A couple of gentlemen having a chat in a hotel room, before dinner, is not everyone’s idea of a meeting to change the face of world golf forever...
Far more fitting, as an iconic memory, is the unforgettable sight of that magnificent flying machine, Concorde, flying low like a gargantuan mechanical swallow above massed crowds at the Belfry celebrating 1985 victory by Tony Jacklin’s Europe. Contrasting though they may be, these two scenarios are linked, not only to each other but to the intoxicating transatlantic tour de force that The Ryder Cup has now become. And, more enticingly, to The K Club installment that shortly will grip the golfing community by its nerve ends.

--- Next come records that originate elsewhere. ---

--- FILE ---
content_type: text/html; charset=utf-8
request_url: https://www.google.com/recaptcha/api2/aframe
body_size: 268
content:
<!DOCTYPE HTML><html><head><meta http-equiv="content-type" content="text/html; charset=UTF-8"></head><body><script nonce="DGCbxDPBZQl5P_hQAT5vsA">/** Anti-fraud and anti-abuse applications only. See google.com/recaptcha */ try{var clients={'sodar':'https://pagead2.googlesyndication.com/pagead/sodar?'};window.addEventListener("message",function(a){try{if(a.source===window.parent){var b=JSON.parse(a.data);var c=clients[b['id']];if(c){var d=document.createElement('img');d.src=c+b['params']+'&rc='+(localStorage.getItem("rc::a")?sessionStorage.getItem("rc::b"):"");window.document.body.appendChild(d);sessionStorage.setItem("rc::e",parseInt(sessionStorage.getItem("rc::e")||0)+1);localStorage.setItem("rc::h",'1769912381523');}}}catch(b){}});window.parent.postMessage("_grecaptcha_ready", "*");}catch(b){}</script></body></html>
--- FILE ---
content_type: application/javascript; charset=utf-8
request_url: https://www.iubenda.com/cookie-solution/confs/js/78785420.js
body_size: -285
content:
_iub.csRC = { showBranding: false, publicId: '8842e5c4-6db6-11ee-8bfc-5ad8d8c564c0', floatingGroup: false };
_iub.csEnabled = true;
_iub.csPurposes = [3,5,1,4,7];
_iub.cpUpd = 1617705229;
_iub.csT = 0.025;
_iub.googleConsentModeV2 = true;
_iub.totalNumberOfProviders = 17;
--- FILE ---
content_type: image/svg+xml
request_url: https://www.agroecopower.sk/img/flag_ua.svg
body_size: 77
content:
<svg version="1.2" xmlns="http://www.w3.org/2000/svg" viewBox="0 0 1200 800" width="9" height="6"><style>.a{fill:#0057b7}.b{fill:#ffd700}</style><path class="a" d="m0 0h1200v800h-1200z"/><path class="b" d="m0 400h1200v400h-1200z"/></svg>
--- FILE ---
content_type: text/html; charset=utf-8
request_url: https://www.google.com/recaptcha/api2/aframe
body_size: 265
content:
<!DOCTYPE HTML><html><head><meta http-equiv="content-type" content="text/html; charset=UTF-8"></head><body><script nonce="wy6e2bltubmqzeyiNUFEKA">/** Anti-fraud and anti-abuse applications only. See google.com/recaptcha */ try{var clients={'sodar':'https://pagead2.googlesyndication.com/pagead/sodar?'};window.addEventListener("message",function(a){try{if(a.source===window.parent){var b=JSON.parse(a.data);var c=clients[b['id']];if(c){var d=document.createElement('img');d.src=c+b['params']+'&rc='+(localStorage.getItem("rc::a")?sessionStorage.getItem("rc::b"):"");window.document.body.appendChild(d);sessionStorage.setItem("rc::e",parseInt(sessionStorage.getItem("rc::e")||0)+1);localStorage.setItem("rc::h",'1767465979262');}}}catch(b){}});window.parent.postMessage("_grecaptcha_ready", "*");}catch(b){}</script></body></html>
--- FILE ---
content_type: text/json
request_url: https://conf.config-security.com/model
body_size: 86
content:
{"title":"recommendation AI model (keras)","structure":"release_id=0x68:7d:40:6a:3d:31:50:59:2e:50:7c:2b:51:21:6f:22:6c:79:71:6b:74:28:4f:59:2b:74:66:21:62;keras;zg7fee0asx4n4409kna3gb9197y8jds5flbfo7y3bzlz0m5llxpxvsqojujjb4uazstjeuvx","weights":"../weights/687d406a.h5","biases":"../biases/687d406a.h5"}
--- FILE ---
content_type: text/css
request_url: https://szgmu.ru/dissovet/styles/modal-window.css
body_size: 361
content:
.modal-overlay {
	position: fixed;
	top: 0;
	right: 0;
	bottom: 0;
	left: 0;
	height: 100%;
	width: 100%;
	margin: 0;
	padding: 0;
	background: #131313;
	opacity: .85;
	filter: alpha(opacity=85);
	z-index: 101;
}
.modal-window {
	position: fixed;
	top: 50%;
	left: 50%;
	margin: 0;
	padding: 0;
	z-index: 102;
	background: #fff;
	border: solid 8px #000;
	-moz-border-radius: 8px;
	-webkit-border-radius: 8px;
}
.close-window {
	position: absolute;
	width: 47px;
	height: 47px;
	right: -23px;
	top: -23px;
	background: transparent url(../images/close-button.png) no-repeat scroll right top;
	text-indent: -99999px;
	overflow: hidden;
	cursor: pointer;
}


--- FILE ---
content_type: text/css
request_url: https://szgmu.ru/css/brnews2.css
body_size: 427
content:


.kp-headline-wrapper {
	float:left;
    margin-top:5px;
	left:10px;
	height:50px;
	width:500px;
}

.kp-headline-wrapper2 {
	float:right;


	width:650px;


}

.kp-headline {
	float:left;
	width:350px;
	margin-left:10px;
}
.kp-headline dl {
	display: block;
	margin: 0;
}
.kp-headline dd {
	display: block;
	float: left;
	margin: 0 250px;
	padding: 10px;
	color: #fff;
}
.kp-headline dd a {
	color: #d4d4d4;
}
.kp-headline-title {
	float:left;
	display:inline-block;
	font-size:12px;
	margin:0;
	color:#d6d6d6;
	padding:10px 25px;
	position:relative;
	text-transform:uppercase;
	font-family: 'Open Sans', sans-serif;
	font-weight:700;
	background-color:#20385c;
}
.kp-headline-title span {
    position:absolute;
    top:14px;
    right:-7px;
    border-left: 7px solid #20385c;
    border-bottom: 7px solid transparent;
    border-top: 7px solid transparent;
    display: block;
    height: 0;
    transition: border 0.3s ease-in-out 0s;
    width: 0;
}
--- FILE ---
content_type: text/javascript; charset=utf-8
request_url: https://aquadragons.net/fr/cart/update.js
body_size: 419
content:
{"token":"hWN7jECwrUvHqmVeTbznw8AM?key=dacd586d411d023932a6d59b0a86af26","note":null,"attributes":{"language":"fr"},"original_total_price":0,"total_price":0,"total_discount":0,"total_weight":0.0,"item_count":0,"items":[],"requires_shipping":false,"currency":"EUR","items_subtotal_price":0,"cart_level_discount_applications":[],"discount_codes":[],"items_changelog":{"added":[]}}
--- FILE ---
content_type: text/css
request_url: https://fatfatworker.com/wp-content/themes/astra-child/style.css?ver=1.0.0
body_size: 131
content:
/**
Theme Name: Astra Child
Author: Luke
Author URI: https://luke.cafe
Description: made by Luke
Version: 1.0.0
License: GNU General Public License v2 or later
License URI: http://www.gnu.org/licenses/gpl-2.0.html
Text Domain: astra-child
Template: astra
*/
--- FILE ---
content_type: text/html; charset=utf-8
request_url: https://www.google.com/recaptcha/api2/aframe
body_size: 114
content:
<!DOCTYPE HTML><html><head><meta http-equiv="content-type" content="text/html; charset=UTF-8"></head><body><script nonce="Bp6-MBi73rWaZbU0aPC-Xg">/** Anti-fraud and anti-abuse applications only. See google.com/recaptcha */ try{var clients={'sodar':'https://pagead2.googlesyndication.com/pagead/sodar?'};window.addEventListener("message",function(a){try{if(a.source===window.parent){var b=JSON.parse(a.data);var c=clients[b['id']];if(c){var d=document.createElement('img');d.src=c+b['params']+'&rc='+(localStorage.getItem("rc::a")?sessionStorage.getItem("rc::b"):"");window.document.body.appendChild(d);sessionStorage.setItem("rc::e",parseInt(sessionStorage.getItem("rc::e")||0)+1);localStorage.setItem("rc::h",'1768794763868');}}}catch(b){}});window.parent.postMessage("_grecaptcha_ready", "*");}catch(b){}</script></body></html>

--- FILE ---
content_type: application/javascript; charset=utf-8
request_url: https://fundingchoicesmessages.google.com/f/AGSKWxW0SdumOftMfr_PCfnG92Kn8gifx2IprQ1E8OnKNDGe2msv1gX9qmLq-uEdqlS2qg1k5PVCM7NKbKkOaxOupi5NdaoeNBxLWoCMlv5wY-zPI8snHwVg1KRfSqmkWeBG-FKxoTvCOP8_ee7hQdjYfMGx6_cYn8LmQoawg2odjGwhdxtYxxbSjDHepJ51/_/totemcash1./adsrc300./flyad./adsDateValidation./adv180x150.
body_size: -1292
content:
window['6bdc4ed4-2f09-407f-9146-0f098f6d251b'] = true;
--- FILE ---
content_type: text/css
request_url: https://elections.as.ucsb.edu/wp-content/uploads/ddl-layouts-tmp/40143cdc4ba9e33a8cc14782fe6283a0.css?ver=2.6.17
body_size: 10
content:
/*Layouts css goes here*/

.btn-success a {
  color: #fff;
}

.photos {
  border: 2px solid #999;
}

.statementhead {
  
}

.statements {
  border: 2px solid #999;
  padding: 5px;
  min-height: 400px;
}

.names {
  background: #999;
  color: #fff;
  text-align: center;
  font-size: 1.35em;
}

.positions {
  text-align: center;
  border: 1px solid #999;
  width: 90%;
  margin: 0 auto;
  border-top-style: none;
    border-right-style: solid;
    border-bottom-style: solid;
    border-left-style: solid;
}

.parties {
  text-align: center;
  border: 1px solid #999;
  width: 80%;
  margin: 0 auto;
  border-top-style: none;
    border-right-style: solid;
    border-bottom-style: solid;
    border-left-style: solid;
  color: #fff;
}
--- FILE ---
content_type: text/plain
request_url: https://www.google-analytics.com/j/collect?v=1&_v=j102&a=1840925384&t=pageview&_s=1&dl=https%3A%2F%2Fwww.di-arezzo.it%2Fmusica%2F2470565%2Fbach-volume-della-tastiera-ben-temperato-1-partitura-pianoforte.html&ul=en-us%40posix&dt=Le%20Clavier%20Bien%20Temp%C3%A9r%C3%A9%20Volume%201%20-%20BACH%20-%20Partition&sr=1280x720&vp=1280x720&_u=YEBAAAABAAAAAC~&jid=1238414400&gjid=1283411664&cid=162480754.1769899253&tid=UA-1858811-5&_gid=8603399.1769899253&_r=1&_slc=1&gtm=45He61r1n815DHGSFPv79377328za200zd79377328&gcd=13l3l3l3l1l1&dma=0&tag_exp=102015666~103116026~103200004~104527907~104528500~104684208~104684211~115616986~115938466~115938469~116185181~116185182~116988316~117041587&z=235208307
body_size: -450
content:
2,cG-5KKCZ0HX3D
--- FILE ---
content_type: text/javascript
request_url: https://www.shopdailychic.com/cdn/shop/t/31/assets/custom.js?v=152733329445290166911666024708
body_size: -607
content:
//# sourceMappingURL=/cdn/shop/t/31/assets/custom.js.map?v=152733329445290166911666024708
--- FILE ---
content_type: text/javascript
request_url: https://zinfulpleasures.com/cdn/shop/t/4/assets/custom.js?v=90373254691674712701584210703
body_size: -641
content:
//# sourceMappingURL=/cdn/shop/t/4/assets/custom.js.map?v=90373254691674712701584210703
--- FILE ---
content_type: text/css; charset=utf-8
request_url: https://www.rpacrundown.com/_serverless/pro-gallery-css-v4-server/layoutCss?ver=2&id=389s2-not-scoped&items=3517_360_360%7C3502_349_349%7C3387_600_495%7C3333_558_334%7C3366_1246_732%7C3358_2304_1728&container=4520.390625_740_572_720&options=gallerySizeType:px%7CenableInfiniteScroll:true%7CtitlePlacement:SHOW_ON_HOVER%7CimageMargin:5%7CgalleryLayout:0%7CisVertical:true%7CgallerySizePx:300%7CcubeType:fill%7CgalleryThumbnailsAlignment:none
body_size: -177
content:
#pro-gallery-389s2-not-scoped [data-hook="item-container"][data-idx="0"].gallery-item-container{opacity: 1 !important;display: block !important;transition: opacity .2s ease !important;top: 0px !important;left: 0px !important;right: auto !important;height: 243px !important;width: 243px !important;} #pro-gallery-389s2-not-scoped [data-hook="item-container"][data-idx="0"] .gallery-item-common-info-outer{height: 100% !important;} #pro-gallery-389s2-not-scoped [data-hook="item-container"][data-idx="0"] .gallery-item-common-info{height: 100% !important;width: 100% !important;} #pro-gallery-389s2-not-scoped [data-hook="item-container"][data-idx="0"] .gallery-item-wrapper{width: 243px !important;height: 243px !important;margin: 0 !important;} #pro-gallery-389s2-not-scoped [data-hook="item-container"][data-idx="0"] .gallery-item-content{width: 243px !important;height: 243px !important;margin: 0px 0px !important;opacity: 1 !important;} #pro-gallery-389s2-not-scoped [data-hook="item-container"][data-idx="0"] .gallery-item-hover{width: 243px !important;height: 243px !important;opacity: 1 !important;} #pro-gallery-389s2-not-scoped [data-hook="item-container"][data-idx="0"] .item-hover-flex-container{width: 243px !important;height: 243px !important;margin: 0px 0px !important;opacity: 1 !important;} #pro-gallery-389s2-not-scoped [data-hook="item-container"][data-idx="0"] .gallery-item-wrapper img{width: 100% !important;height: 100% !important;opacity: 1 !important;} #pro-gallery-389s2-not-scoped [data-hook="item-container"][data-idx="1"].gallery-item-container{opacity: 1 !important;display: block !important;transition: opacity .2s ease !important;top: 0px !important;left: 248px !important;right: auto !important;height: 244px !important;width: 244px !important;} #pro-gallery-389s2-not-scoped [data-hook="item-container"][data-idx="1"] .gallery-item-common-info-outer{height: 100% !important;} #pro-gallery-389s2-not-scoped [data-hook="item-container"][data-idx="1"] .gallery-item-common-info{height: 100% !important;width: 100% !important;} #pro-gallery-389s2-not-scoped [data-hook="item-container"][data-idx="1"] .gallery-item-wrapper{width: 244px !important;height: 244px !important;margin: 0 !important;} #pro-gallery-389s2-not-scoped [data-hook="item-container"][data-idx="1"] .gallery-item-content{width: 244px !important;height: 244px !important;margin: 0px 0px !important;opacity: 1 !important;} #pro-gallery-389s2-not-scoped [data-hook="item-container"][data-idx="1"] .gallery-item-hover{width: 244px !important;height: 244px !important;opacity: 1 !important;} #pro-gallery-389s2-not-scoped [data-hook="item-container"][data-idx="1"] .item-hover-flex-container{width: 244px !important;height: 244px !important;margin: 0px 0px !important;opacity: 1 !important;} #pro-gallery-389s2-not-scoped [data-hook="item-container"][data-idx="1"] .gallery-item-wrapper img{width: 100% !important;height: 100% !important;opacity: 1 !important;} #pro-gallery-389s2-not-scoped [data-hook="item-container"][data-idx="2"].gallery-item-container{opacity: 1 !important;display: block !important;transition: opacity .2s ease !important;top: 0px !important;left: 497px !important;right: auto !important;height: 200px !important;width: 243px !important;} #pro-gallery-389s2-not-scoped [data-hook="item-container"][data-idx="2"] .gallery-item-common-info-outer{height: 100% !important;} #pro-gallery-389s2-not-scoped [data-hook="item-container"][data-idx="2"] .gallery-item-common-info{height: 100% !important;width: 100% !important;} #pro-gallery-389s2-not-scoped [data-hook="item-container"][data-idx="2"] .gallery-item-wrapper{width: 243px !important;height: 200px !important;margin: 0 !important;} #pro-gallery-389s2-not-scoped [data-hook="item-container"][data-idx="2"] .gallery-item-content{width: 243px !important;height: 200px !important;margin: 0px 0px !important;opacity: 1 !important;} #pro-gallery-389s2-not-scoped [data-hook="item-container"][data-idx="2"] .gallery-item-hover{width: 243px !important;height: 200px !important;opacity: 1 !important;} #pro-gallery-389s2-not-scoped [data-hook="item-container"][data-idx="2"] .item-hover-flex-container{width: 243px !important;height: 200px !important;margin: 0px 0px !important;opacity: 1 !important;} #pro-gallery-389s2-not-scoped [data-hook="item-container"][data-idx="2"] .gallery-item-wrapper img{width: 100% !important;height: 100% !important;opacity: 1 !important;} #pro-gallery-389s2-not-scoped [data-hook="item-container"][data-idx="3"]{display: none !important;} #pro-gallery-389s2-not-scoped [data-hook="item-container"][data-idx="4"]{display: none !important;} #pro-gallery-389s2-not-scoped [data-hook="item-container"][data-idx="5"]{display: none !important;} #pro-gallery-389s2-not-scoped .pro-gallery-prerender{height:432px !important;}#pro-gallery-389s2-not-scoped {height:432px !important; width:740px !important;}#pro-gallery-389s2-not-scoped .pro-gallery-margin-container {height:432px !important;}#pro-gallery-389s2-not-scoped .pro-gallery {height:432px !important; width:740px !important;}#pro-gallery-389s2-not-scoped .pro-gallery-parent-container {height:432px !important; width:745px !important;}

When the ‘couple of gentlemen’ referred to in the opening sentence had their ‘chat’ The Ryder Cup was little more than a slightly boring, highly predictable biennial walk-over for the USA. Eight years later, when Concorde soared over the Belfry, the competition was ready to pursue the Olympic Games and football’s World Cup into supersonic orbit as the planet’s most popular sporting occasion.
The ‘two gentlemen’ were not of course just ordinary Joes. One was The Rt. Hon. The Earl of Derby, MC, President of the Professional Golfers’ Association and the other was Jack Nicklaus, randomly selected by various eminent bodies for awards ranging from ‘the golfer of the 20th Century’ to ‘the greatest sportsman of all time’. Nicklaus was a playing member of Dow Finsterwald’s US Ryder Cup at Royal Lytham & St Anne’s in 1977 when Brian Huggett’s Great Britain & Ireland, (as the opposition was then), were soundly beaten. That’s how it was, more often than not.
Just how the change from ‘country’ to ‘continent’ came about has been described in slightly varying ways. I’ll stick to the simple version I jotted down during an interview with the late Lord Derby, at Knowsley Hall, his ancestral home in Chesire.